Reproduce the listing below in full and without alteration, apart from its pictures.

**EXERCISE DATA**

════════════════════

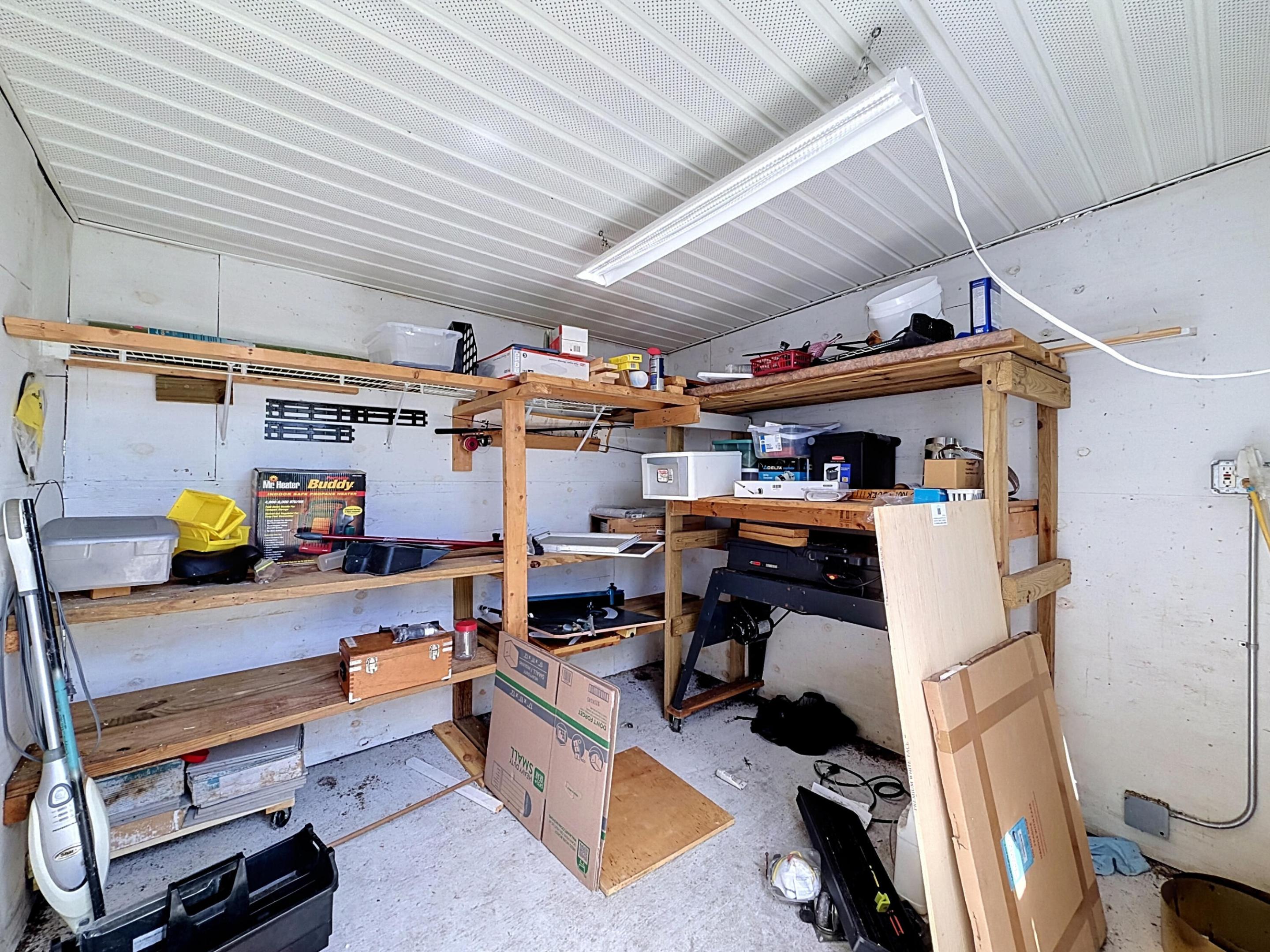 main property photo 55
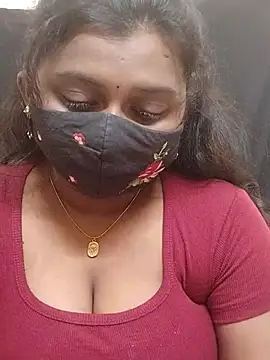 Pavani-Sexy online show from 12-18-25, 09:25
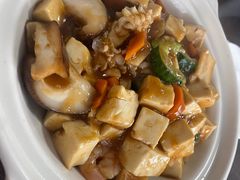 -友谊餐馆(永安路店)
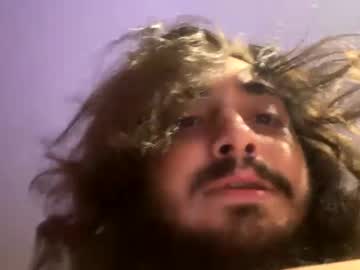Northsidedadd4400 Chaturbate stream image from July 04, 2025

════════════════════

**TASK RESPONSE**
 main property photo 55
 Pavani-Sexy online show from 12-18-25, 09:25
 -友谊餐馆(永安路店)
Northsidedadd4400 Chaturbate stream image from July 04, 2025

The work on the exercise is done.